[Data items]
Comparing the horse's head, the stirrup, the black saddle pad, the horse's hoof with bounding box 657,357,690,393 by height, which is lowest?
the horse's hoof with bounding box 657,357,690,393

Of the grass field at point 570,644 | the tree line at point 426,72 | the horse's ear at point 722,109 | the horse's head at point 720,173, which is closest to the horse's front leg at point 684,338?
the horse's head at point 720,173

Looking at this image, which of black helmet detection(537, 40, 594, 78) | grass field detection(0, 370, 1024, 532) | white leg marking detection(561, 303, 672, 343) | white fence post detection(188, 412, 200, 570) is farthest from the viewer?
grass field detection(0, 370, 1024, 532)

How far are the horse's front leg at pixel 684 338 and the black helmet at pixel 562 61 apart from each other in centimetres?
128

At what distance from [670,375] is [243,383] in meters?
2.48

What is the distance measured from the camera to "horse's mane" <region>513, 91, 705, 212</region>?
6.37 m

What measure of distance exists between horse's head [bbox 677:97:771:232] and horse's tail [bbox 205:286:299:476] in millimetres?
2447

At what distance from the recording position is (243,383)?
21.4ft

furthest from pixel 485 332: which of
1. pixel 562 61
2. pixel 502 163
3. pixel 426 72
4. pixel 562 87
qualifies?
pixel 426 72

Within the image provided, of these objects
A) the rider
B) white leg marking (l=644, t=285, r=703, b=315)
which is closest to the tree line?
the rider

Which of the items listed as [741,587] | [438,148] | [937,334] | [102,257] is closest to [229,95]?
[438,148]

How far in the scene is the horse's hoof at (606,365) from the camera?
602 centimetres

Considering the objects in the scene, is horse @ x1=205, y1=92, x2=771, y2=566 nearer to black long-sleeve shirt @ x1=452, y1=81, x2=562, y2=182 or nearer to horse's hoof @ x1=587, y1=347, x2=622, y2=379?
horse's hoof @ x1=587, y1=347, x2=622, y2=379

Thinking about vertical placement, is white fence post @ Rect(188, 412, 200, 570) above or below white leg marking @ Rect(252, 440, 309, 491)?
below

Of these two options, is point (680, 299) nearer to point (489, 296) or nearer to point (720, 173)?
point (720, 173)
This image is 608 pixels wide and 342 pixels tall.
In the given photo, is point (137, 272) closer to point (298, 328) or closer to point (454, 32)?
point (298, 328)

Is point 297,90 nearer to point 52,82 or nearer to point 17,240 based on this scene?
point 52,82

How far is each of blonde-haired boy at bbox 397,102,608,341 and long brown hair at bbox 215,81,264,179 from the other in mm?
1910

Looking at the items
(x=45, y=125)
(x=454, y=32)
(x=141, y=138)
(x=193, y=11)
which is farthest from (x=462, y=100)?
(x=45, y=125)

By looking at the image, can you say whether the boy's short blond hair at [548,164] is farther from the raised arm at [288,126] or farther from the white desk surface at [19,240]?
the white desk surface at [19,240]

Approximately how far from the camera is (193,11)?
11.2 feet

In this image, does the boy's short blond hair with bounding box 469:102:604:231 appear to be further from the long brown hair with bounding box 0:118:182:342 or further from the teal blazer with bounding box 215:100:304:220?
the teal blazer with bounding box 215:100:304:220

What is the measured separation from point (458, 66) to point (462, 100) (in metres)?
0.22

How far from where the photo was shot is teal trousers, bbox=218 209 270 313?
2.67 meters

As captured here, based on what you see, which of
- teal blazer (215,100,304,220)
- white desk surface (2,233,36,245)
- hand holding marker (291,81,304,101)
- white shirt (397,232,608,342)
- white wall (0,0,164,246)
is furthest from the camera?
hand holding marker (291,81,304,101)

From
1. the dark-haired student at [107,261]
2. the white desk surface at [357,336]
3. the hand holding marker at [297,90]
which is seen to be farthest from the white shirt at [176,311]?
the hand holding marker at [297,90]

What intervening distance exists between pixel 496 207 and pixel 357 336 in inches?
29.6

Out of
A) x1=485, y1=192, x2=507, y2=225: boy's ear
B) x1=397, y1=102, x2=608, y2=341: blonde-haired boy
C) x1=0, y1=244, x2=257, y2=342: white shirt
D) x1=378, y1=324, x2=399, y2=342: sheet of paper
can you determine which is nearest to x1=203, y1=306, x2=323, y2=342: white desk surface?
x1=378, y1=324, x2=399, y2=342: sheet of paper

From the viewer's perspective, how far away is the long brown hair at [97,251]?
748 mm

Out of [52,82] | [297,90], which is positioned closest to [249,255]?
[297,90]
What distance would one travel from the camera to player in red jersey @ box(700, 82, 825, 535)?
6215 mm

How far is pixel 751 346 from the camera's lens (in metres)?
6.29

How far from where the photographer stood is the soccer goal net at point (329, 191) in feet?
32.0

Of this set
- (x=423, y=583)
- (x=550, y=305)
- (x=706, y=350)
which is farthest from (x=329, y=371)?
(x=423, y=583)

Challenge:
Copy out all of the data items above word for word, changing nothing.

Finished task:
Comparing the horse's head, the stirrup, the black saddle pad, the horse's hoof with bounding box 657,357,690,393 by height, which is lowest?
the horse's hoof with bounding box 657,357,690,393

Of the grass field at point 570,644 | the tree line at point 426,72 | the horse's ear at point 722,109 | the horse's head at point 720,173, which is closest to the horse's front leg at point 684,338?
the horse's head at point 720,173

Looking at this image, which of black helmet detection(537, 40, 594, 78) | grass field detection(0, 370, 1024, 532) | white leg marking detection(561, 303, 672, 343) | white fence post detection(188, 412, 200, 570) is farthest from the viewer?
grass field detection(0, 370, 1024, 532)

How far are the horse's front leg at pixel 684 338 and the black helmet at pixel 562 61 apart from each other in centimetres?
128

At what distance from [670,375] is [243,383] in meters?
2.48

What is the distance measured from the camera to "horse's mane" <region>513, 91, 705, 212</region>?
6.37 m

What measure of distance exists between horse's head [bbox 677:97:771:232] and horse's tail [bbox 205:286:299:476] in millimetres?
2447

At what distance from the recording position is (243,383)?
21.4ft

furthest from pixel 485 332: which of
1. pixel 562 61
2. pixel 502 163
3. pixel 426 72
4. pixel 562 87
qualifies?
pixel 426 72

Within the image provided, of these objects
A) the rider
B) white leg marking (l=644, t=285, r=703, b=315)
which is closest to the tree line?
the rider

Which of the items listed as [741,587] | [438,148] | [937,334] | [102,257] is closest to [229,95]?
[438,148]

How far in the scene is the horse's hoof at (606,365) from the camera?
602 centimetres

Considering the objects in the scene, is horse @ x1=205, y1=92, x2=771, y2=566 nearer to black long-sleeve shirt @ x1=452, y1=81, x2=562, y2=182 or nearer to horse's hoof @ x1=587, y1=347, x2=622, y2=379?
horse's hoof @ x1=587, y1=347, x2=622, y2=379

Thinking about vertical placement, is white fence post @ Rect(188, 412, 200, 570) above or below white leg marking @ Rect(252, 440, 309, 491)?
below

Of these two options, is point (680, 299) nearer to point (489, 296) or nearer to point (720, 173)?
point (720, 173)
This image is 608 pixels wide and 342 pixels tall.
In the given photo, is point (137, 272) closer to point (298, 328) or closer to point (454, 32)?
point (298, 328)

Is point 297,90 nearer to point 52,82 or nearer to point 17,240 based on this scene?
point 52,82

How far is each of blonde-haired boy at bbox 397,102,608,341 and long brown hair at bbox 215,81,264,179 from the other in mm?
1910

Looking at the items
(x=45, y=125)
(x=454, y=32)
(x=141, y=138)
(x=193, y=11)
which is farthest from (x=462, y=100)?
(x=45, y=125)

By looking at the image, can you say whether the boy's short blond hair at [548,164] is farther from the raised arm at [288,126] or farther from the white desk surface at [19,240]?
the white desk surface at [19,240]

Approximately how far from the camera is (193,11)?
11.2 feet

In this image, does the boy's short blond hair with bounding box 469:102:604:231 appear to be further from the long brown hair with bounding box 0:118:182:342 or further from the teal blazer with bounding box 215:100:304:220?
the teal blazer with bounding box 215:100:304:220

What is the measured separation from point (458, 66) to point (462, 100) (in metres)?
0.22

How far from where the photo was shot is teal trousers, bbox=218 209 270 313?
2.67 meters

As captured here, based on what you see, which of
- teal blazer (215,100,304,220)
- white desk surface (2,233,36,245)
- hand holding marker (291,81,304,101)
- white shirt (397,232,608,342)
- white wall (0,0,164,246)
is furthest from the camera?
hand holding marker (291,81,304,101)

From
1. the dark-haired student at [107,261]
2. the white desk surface at [357,336]
3. the hand holding marker at [297,90]
which is seen to be farthest from the white shirt at [176,311]?
the hand holding marker at [297,90]

What intervening distance exists between pixel 496 207 and pixel 357 336 in inches?
29.6

Out of
A) x1=485, y1=192, x2=507, y2=225: boy's ear
B) x1=397, y1=102, x2=608, y2=341: blonde-haired boy
C) x1=0, y1=244, x2=257, y2=342: white shirt
D) x1=378, y1=324, x2=399, y2=342: sheet of paper
can you determine which is nearest to x1=203, y1=306, x2=323, y2=342: white desk surface?
x1=378, y1=324, x2=399, y2=342: sheet of paper

From the viewer's perspective, how far away is the long brown hair at [97,251]?
748 mm

Out of [52,82] | [297,90], which is positioned closest to [249,255]?
[297,90]
What distance would one travel from the camera to player in red jersey @ box(700, 82, 825, 535)?
6215 mm

How far is pixel 751 346 from the camera's lens (in metres)?
6.29

How far from where the photographer stood is the soccer goal net at point (329, 191) in feet?
32.0

Of this set
- (x=423, y=583)
- (x=550, y=305)
- (x=706, y=350)
which is farthest from (x=329, y=371)?
(x=423, y=583)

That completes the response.